## Text
▼
More of that would be great. I liked reading all the old Mav commentary in the archives. Last year I went back through the thread again and wrote down every trade idea mentioned and every answer to a trade suggestion and reviewed them through the lens of my own ACD work. Doing that was helpful in solidifying my ideas. So yeah, I guess you could say I am looking forward to koolaid's question.
Thanks, Mav! I spent the summer coding everything into R with the help of a few people here and I'm now able to put in any symbol and have it spit out the analyses for me. Yet, I still struggle with interpreting all of this and finding value. Here is my analysis on VMC. Legend: top line plot: stock 30NL (black) vs SPY 30NL (blue) middle line plot: rate of change of 30NL (red), 10 NL (green), 5 NL (orange) bottom line plot: daily NL value adjusted for that day's volume vs 15 day avg I went long early Jan above the monthly Aup (after it confirmed). Looking to hold a week or two on news of infrastructure spending and such. I think the sector was running hot at the time. Anyways, I got stopped out for a small loss. This isn't a perfect example, but it's a common thing with my ACD system. I am finding myself getting in too late with the NL. Here, I got in when 30 NL went positive and confirmed at 8+...only to be stopped out and then the eventual cliff fall. The move before the confirmation was good and I wish it had gotten me in closer to that. I tried other things like looking for the rate of change (derivative of the 30NL), plotting the stock 30 NL vs SPY 30 NL, the 10 NL and 5 NL, and even adjusted the number lines for volume. It seems I've gone crazy to find value. Yes, one should let go of a system if one does not find value. However, INTUITIVELY, I feel that ACD should work. The technicals of it...I feel...I'm off on. Now, looking over some of these graphs, it almost makes we want to fade extreme values in 30 NL. In that case, we go long when 30 NL is at -15 or less and go short when it's 15+. Like right now my 30NL on SPY is -14 or something...ACD says not to go long...but I think with the data I've seen...going long here isn't a bad idea.
▲
[Records from a data source]
▼
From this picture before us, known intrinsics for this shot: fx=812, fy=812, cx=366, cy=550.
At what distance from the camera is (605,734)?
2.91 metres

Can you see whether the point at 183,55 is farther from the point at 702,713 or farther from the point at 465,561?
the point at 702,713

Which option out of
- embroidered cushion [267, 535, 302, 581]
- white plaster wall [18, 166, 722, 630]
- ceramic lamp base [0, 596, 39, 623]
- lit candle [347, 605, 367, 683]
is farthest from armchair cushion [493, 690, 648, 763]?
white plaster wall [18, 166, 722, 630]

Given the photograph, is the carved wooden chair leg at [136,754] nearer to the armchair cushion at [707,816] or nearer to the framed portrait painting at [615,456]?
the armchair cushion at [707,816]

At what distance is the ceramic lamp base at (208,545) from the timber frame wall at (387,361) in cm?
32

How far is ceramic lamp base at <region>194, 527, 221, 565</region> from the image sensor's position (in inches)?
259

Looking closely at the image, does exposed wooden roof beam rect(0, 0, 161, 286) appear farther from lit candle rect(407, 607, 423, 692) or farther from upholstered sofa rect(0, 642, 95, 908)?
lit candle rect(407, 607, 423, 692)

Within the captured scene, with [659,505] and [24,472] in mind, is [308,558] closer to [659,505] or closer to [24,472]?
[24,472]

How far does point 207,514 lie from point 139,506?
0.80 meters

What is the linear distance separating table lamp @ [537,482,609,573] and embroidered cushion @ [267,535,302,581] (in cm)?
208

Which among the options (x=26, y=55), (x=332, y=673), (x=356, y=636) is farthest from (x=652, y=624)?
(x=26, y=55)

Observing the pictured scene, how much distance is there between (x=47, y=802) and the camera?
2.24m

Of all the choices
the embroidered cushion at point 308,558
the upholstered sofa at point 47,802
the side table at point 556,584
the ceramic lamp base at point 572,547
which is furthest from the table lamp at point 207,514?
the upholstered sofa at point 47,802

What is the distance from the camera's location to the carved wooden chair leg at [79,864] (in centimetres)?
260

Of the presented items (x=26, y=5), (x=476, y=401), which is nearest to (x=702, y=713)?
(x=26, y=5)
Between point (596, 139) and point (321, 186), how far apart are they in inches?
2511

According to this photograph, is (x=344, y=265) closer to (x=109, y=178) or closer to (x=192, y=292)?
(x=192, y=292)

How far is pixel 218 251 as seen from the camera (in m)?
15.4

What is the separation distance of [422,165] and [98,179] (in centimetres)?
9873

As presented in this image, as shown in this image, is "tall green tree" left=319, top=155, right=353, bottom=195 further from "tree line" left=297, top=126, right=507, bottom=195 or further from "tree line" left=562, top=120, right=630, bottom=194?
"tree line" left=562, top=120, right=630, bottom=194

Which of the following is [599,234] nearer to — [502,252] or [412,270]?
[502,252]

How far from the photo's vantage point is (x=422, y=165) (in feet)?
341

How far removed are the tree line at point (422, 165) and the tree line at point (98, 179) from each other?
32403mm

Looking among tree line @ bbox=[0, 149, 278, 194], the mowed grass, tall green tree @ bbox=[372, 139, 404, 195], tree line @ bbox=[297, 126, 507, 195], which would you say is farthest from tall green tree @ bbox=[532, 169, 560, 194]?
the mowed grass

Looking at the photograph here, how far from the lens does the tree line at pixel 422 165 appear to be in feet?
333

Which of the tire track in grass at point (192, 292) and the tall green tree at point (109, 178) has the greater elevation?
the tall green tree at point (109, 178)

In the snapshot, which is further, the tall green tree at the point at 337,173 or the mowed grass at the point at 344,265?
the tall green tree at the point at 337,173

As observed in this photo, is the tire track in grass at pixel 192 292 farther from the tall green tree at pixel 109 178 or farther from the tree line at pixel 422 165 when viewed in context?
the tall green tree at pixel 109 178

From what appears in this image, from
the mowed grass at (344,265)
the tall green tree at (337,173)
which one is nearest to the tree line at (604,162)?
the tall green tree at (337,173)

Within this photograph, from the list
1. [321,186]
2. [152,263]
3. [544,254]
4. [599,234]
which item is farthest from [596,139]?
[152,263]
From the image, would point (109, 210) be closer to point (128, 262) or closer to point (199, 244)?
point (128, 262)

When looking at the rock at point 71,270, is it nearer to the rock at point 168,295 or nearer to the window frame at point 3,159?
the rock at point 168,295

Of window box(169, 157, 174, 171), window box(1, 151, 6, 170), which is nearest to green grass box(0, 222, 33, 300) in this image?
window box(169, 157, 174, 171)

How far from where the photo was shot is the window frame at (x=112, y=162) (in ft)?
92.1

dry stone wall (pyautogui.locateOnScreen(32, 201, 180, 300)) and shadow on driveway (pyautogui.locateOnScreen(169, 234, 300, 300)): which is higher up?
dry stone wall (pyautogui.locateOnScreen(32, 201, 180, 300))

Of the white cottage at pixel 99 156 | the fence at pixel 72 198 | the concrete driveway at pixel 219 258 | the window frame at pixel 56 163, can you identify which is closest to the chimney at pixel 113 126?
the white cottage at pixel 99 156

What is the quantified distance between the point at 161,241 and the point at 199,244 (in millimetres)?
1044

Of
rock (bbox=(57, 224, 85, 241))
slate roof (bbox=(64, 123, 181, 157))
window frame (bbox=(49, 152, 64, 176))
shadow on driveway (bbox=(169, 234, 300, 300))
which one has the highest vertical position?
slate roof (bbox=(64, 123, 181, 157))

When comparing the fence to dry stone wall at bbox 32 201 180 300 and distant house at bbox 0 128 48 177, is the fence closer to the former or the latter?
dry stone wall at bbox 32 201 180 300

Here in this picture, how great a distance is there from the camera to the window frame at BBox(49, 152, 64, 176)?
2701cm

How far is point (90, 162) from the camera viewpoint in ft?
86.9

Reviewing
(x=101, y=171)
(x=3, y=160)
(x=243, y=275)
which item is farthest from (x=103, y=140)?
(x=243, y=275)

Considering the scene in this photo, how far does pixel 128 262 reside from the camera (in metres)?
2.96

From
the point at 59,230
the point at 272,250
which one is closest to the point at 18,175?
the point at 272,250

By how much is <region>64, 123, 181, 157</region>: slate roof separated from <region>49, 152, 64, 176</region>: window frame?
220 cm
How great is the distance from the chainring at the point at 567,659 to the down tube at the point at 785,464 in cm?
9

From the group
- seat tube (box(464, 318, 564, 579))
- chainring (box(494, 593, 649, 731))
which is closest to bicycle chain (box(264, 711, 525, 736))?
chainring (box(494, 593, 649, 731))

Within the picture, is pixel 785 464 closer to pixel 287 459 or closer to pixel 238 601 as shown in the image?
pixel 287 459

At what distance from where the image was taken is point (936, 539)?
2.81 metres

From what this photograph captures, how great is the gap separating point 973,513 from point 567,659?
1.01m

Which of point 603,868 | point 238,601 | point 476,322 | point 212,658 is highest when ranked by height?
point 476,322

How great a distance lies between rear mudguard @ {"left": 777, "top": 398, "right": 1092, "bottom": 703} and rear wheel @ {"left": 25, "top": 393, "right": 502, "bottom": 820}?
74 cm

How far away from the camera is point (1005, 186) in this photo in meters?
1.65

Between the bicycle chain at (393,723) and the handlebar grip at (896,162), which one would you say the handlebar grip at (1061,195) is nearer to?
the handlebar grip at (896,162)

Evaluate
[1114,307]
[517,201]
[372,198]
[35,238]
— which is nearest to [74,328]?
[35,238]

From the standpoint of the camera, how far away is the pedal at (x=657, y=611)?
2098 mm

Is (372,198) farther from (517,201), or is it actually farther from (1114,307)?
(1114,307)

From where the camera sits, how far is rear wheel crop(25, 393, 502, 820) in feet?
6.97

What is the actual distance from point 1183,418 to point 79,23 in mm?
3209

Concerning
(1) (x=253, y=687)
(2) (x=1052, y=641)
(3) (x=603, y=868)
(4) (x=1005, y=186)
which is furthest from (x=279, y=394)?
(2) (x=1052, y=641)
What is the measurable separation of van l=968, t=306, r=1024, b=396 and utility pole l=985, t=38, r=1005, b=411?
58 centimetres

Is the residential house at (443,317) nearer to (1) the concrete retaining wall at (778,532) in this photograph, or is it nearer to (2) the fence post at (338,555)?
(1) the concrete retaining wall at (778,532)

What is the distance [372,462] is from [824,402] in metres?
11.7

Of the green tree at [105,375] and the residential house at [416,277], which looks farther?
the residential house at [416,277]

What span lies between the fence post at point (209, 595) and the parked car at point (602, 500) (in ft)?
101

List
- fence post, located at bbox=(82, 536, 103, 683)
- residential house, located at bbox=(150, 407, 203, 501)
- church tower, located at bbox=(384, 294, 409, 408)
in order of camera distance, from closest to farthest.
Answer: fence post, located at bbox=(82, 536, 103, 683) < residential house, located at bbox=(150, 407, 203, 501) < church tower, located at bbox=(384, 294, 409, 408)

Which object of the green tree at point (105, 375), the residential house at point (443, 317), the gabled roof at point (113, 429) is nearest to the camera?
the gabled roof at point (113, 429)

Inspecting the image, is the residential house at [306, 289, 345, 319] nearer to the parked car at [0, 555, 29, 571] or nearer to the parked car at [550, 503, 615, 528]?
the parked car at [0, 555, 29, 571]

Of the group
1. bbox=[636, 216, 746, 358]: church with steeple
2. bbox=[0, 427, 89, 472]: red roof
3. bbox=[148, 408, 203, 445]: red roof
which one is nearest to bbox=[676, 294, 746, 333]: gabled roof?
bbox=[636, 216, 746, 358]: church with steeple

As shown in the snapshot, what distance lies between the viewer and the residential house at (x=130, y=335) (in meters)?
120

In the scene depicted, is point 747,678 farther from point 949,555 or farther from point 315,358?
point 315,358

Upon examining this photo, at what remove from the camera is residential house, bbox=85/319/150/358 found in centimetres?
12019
▲
## Problem set
#1 Can you give the ACD trading post again, starting at "More of that" and ending at "to koolaid's question.", and substitute "forum history" for "archives"?
#2 Could you pick up the ACD trading post at the point where it stops and carry it on?

## Responses to the exercise
#1
More of that would be great. I liked reading all the old Mav commentary in the forum history. Last year I went back through the thread again and wrote down every trade idea mentioned and every answer to a trade suggestion and reviewed them through the lens of my own ACD work. Doing that was helpful in solidifying my ideas. So yeah, I guess you could say I am looking forward to koolaid's question.

#2
Maverick, could you help me out with some general advice? I know you can do bigger OR if you're fader and smaller if you're breakout/momentum trader. But as in Fisher's book and as I'm reading through the thread it looks like you guys are setting p your own ORs and A/C levels and you use them for breakouts as well as fades? That's my dilemma. As I'm working on my own method, one of the appeals of ACD to me was that it would keep me from trying to fade/pick tops/botttoms. In an essence it would make me focus only on momentum trades and as an added bonus, keep you away from overtrading by going either long on confirmed ups or short on downs. But as I'm reading on, seems like you guys are using A/C levels for both (fades and momentum). And so in the back of my head that old voice starts again with the "fade,fade,fade" ! I'm trying to face these deamons. On top of that, if you can do both (fade and momentum) then it is much easier to overtrade as there are many more possibilities (i.e. you short failed Aup then it stops you out and suddenly looks like a good Aup breakout, later same might happen with C down) Since in trading you need to be flexible and committing only to momentum might not be the best solution, would you have a general advise on how to set up ACD (or the trader himself!) in a way that would prevent trader from seeing too often one thing (oh, that's a good fade against failed A or pivot) when in fact the market is telling you something else (just wait, wait, wait, let it breakout one way or another)? Mr market can and will do anything it wants, but what to do in order to decrease the amount of leeway in interpretation so you don't overtrade?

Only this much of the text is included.